REQUIRED TASK — Please rewrite all the entries below, replacing each "sandy beach" with "sandy shore" and keeping everything else unchanged.
━━━ DATASET EXTRACT
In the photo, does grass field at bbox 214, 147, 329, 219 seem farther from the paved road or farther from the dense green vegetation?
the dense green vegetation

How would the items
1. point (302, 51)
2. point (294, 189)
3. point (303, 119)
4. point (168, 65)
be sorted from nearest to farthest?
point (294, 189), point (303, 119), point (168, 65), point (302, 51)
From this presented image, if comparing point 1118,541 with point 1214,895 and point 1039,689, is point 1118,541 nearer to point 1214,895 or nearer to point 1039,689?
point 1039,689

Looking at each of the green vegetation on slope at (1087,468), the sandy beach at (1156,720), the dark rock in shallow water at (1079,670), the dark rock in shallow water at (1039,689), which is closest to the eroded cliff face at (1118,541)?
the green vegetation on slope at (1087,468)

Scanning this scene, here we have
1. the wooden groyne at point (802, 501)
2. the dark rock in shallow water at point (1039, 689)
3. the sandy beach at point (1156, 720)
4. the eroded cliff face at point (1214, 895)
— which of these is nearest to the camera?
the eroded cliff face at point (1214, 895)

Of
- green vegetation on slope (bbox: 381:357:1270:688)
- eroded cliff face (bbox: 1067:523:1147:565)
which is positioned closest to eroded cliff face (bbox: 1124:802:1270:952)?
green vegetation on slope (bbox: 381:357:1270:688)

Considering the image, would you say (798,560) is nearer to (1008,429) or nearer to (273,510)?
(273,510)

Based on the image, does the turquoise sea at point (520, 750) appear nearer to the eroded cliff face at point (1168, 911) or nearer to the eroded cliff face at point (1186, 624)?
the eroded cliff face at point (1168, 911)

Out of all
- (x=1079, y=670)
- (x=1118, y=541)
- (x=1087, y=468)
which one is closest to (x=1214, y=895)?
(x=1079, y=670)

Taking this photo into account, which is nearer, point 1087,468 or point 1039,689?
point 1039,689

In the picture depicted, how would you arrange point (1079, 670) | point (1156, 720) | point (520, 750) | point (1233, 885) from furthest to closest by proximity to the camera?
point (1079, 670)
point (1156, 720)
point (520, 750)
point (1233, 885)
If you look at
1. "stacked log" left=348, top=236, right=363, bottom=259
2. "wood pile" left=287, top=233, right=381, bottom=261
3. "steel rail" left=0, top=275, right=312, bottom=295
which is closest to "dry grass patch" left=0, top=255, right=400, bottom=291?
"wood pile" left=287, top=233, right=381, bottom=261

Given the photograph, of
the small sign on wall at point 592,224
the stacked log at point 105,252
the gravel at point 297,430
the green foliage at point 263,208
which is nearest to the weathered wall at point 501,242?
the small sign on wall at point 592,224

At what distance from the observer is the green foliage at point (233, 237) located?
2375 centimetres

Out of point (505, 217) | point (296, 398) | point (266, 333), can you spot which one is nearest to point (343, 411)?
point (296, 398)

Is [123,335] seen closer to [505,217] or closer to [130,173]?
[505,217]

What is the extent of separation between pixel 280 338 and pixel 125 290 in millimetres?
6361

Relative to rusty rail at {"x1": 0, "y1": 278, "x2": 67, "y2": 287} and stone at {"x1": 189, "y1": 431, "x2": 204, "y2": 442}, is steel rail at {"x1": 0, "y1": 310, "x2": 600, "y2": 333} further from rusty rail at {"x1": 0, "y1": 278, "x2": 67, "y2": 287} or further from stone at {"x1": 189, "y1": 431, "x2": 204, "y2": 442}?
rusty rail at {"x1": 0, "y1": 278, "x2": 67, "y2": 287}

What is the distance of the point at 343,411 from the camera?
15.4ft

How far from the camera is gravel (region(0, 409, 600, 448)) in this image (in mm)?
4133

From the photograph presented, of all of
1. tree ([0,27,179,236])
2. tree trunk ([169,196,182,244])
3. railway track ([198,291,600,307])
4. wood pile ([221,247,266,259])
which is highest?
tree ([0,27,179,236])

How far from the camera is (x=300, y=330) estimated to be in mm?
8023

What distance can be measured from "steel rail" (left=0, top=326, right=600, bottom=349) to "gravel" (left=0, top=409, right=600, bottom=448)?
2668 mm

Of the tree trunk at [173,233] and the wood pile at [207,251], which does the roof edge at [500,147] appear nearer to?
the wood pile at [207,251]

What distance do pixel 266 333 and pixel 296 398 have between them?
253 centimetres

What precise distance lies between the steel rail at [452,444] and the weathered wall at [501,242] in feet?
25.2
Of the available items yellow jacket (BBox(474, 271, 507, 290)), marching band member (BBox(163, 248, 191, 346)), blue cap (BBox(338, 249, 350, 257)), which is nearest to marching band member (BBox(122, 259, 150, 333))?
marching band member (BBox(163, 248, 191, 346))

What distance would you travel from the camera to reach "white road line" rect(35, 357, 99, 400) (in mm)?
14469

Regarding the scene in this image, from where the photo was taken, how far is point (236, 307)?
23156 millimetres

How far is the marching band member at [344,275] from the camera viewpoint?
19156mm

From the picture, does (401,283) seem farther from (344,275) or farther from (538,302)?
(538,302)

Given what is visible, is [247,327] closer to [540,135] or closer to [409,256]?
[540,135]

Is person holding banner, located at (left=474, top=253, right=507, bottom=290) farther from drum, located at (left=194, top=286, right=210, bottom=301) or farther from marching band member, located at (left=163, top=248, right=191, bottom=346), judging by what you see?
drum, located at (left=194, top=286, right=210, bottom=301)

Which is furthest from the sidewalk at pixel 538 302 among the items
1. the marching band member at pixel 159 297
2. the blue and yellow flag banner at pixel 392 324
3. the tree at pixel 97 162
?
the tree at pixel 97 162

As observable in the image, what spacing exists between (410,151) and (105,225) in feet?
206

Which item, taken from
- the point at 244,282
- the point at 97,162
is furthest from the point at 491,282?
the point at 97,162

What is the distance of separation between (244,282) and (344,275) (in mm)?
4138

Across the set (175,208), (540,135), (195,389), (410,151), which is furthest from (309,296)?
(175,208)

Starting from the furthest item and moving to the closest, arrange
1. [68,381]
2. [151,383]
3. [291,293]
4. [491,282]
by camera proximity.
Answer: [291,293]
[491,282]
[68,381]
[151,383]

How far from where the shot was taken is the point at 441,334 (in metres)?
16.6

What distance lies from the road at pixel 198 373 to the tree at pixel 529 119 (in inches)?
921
━━━━━━
CORRECT ANSWER —
In the photo, does grass field at bbox 214, 147, 329, 219 seem farther from the paved road or farther from the dense green vegetation?
the dense green vegetation

How would the items
1. point (302, 51)
2. point (294, 189)
3. point (303, 119)
4. point (168, 65)
be sorted from nearest to farthest?
point (294, 189), point (303, 119), point (168, 65), point (302, 51)
From this presented image, if comparing point 1118,541 with point 1214,895 and point 1039,689, is point 1118,541 nearer to point 1214,895 or nearer to point 1039,689?
point 1039,689

Looking at each of the green vegetation on slope at (1087,468), the sandy shore at (1156,720), the dark rock in shallow water at (1079,670), the dark rock in shallow water at (1039,689), which is closest to the eroded cliff face at (1118,541)?
the green vegetation on slope at (1087,468)

Scanning this scene, here we have
1. the wooden groyne at point (802, 501)
2. the dark rock in shallow water at point (1039, 689)
3. the sandy shore at point (1156, 720)
4. the eroded cliff face at point (1214, 895)
— which of these is nearest to the camera?
the eroded cliff face at point (1214, 895)

Of
- green vegetation on slope (bbox: 381:357:1270:688)
- eroded cliff face (bbox: 1067:523:1147:565)
which is positioned closest to eroded cliff face (bbox: 1124:802:1270:952)?
green vegetation on slope (bbox: 381:357:1270:688)

Considering the image, would you say (798,560) is nearer to (1008,429) or nearer to (273,510)?
(273,510)

Based on the image, does the turquoise sea at point (520, 750) appear nearer to the eroded cliff face at point (1168, 911) or nearer to the eroded cliff face at point (1186, 624)?
the eroded cliff face at point (1168, 911)

Out of all
- (x=1079, y=670)
- (x=1118, y=541)
- (x=1087, y=468)
which one is closest to (x=1214, y=895)?
(x=1079, y=670)

Taking this photo into account, which is nearer, point 1087,468 or point 1039,689?
point 1039,689

In the picture depicted, how would you arrange point (1079, 670) | point (1156, 720) | point (520, 750) | point (1233, 885) from furthest to closest by proximity to the camera?
point (1079, 670)
point (1156, 720)
point (520, 750)
point (1233, 885)
If you look at
1. "stacked log" left=348, top=236, right=363, bottom=259
2. "wood pile" left=287, top=233, right=381, bottom=261
3. "steel rail" left=0, top=275, right=312, bottom=295
which is closest to "dry grass patch" left=0, top=255, right=400, bottom=291?
"wood pile" left=287, top=233, right=381, bottom=261

Given the photograph, of
the small sign on wall at point 592,224
the stacked log at point 105,252
the gravel at point 297,430
the green foliage at point 263,208
which is nearest to the weathered wall at point 501,242?
the small sign on wall at point 592,224

At what distance from the observer is the green foliage at point (233, 237) located?
2375 centimetres

Out of point (505, 217) | point (296, 398) | point (266, 333), can you spot which one is nearest to point (343, 411)?
point (296, 398)

Is [123,335] seen closer to [505,217] or closer to [130,173]?
[505,217]

What is the extent of separation between pixel 280 338 and pixel 125 290 in millimetres?
6361

Relative to rusty rail at {"x1": 0, "y1": 278, "x2": 67, "y2": 287} and stone at {"x1": 189, "y1": 431, "x2": 204, "y2": 442}, is steel rail at {"x1": 0, "y1": 310, "x2": 600, "y2": 333} further from rusty rail at {"x1": 0, "y1": 278, "x2": 67, "y2": 287} or further from stone at {"x1": 189, "y1": 431, "x2": 204, "y2": 442}?
rusty rail at {"x1": 0, "y1": 278, "x2": 67, "y2": 287}

What is the distance of the point at 343,411 from the camera?
15.4ft

How far from the camera is gravel (region(0, 409, 600, 448)) in this image (in mm)?
4133

From the photograph presented, of all of
1. tree ([0,27,179,236])
2. tree trunk ([169,196,182,244])
3. railway track ([198,291,600,307])
4. wood pile ([221,247,266,259])
which is highest?
tree ([0,27,179,236])

How far from the camera is (x=300, y=330) estimated to be in mm?
8023

What distance can be measured from "steel rail" (left=0, top=326, right=600, bottom=349) to "gravel" (left=0, top=409, right=600, bottom=448)?
2668 mm

Of the tree trunk at [173,233] and the wood pile at [207,251], which does the roof edge at [500,147] appear nearer to?
the wood pile at [207,251]

What distance do pixel 266 333 and pixel 296 398 have between them?
253 centimetres

What precise distance lies between the steel rail at [452,444] and the weathered wall at [501,242] in feet?
25.2
Of the available items yellow jacket (BBox(474, 271, 507, 290)), marching band member (BBox(163, 248, 191, 346)), blue cap (BBox(338, 249, 350, 257)), which is nearest to marching band member (BBox(122, 259, 150, 333))?
marching band member (BBox(163, 248, 191, 346))

What distance would you travel from the camera to reach "white road line" rect(35, 357, 99, 400) (in mm)?
14469

Regarding the scene in this image, from where the photo was taken, how far is point (236, 307)?
23156 millimetres

How far is the marching band member at [344,275] from the camera viewpoint?
19156mm

From the picture, does (401,283) seem farther from (344,275) or farther from (538,302)?
(538,302)

Given what is visible, is [247,327] closer to [540,135] or closer to [409,256]?
[540,135]

Is person holding banner, located at (left=474, top=253, right=507, bottom=290) farther from drum, located at (left=194, top=286, right=210, bottom=301) or farther from marching band member, located at (left=163, top=248, right=191, bottom=346), judging by what you see?
drum, located at (left=194, top=286, right=210, bottom=301)

Which is furthest from the sidewalk at pixel 538 302 among the items
1. the marching band member at pixel 159 297
2. the blue and yellow flag banner at pixel 392 324
3. the tree at pixel 97 162
?
the tree at pixel 97 162

As observable in the image, what spacing exists between (410,151) and (105,225) in feet?
206

Which item, taken from
- the point at 244,282
- the point at 97,162
is furthest from the point at 491,282?
the point at 97,162

What is the distance of separation between (244,282) and (344,275) (in mm)?
4138

Across the set (175,208), (540,135), (195,389), (410,151), which is furthest from (309,296)?
(175,208)

Starting from the furthest item and moving to the closest, arrange
1. [68,381]
2. [151,383]
3. [291,293]
4. [491,282]
by camera proximity.
Answer: [291,293]
[491,282]
[68,381]
[151,383]

How far from where the shot was taken is the point at 441,334 (in metres)?
16.6

What distance lies from the road at pixel 198 373 to the tree at pixel 529 119 (in inches)?
921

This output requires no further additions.